Dzisiaj jest obchodzony Dzień Wcześniaka. Takie dzieci to często… 600 gramów szczęścia swoich Rodziców. Ja byłam niewiele większym szczęściem swoich. Dzisiaj medycyna poszła bardzo do przodu. Ja jestem z lat dziewięćdziesiątych, gdzie nie była ona aż tak rozwinięta i gdyby nie upór wielu Osób – nie wiadomo nawet, czy bym przeżyła. Jest taka książka Marty Spyrczak zawierająca rozmowy z rodzicami wcześniaków. Moi Rodzice – myślę – mogliby wiele na ten temat powiedzieć. Urodzilam się z paraliżem, rehabilitantki ćwiczyły więc z dzieckiem, które miało wagę torebki cukru. Płakałam strasznie, Mecenas S. wspominał potem, że obydwojgu – Mamie i Jemu – krajały się serca.

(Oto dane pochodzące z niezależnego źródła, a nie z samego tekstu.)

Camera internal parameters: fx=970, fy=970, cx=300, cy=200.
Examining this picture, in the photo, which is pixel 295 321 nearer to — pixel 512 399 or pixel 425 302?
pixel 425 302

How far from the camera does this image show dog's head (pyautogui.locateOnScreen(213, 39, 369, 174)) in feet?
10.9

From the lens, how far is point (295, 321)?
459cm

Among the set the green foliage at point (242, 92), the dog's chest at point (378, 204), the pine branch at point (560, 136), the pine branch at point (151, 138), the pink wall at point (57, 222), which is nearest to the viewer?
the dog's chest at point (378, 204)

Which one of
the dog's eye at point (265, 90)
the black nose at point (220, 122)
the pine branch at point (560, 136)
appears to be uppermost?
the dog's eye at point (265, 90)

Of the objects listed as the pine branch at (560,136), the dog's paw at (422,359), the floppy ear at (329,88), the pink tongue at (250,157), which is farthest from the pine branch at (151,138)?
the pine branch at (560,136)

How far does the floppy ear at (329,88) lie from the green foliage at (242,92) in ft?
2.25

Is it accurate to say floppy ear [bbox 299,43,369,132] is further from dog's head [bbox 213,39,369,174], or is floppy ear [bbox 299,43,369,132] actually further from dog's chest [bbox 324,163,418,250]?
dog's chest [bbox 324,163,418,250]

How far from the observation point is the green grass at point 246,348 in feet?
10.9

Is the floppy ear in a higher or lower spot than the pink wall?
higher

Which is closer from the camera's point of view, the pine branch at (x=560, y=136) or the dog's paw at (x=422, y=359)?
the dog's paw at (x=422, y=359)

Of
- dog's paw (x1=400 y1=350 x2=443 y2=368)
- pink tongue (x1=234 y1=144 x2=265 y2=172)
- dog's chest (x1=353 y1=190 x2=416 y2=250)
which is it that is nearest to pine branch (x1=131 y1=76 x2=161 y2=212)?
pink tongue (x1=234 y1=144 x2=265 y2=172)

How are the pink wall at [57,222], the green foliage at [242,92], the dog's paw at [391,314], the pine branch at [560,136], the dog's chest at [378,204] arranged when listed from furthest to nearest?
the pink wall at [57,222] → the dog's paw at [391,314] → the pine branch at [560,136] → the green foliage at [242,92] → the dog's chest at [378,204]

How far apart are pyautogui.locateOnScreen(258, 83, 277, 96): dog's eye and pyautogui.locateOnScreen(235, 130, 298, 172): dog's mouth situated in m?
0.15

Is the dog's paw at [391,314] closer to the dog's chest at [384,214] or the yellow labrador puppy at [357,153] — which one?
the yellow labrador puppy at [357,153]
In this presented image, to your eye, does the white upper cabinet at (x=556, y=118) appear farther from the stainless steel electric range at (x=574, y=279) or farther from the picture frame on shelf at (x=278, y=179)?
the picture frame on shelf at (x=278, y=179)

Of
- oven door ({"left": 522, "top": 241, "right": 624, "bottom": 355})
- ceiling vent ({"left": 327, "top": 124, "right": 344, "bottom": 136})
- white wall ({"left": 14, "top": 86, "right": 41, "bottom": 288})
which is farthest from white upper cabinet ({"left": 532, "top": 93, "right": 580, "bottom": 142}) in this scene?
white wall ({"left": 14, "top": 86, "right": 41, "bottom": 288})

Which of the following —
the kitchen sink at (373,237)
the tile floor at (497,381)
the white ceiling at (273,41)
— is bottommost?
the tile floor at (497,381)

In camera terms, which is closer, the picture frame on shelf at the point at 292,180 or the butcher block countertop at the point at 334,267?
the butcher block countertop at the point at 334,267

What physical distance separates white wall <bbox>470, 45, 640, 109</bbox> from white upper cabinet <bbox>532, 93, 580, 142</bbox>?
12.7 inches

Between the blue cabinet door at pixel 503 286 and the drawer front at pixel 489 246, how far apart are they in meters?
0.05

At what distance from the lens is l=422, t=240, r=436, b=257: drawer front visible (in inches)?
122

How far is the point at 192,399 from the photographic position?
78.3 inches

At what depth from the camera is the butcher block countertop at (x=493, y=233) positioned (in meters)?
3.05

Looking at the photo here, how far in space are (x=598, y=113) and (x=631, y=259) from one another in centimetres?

Ze skutkami wcześniactwa zmagałam się, zmagam i już będę się zmagać – przez całe życie. Ono też wpłynęło na to, jaka jestem. Bardzo wpłynęło. Może słyszałabym, gdyby nie wcześniactwo.

Przyznaję się, że teraz mam chwilę słabości. Jak staram się nie mieć takich chwil, tak w tym momencie właśnie mnie wzięło. Gdy pisałam pierwszy wpis na ten temat, też starałam się trzymać. Ale jest mimo wszystko jakaś niezgoda na to, co się stało. Ja się nie złoszczę, ja się nie pytam, dlaczego. Widać tak musiało być. O akceptację niby prosto…? Teoretycznie. Bo gdzieś w głębi serducha ten smutek siedzi. Widzę jak my – niepełnosprawni – musimy walczyć o swoje prawa. Jak trudno jest te prawa wywalczyć (,, Widziałam domy o milionach okien”).

Ech. Zaraz mi przejdzie. Zbiorę się w garść. I przestanę już ryczeć.

Walka o pomoc

Nie jestem osobą w pełni sprawną – tak się złożyło. Kilka miesięcy wstecz wspominałam o proteście osób niepełnosprawnych. W innym tekście pisałam o moich Rodzicach i mojej ukochanej Logopedii Krysi Zielińskiej – o Osobach, dzięki którym funkcjononuję. Funkcjonuję. Funkcjonuję… Funkcjonuję….

Na Onecie pojawił się artykuł, który poniekąd podsumowuje protesty, które miały miejsce. Smutne, ale, niestety, prawdziwe jest stwierdzenie, że – jak do tej pory – niewiele one zmieniły. Jak długo jeszcze trzeba będzie walczyć, by wywalczyć realną pomoc?

Artykuł

Rodzice osób niepełnosprawnych rzadko kiedy się skarżą. Wiem to po swoich Rodzicach. Zaciskali zęby i walczyli. Ale – nasi Rodzice, Rodzice Niepełnosprawnych to ludzie. Nie cyborgi. Boli, że tak często są przez polskie państwo nierozumiani.

Panna M.

I znów malutka Panna Mróweczka się pogubiła w tym chaosie Wielkiego Świata. Chociaż może to tylko chwilowe… złudzenie optyczne. Może to tylko dzień taki zwariowany. Mróweczka pożyczyła dzisiaj książkę. Twierdzą Ci, co ją czytali, że pisana jest w podobny sposób co,, Mrowisko”.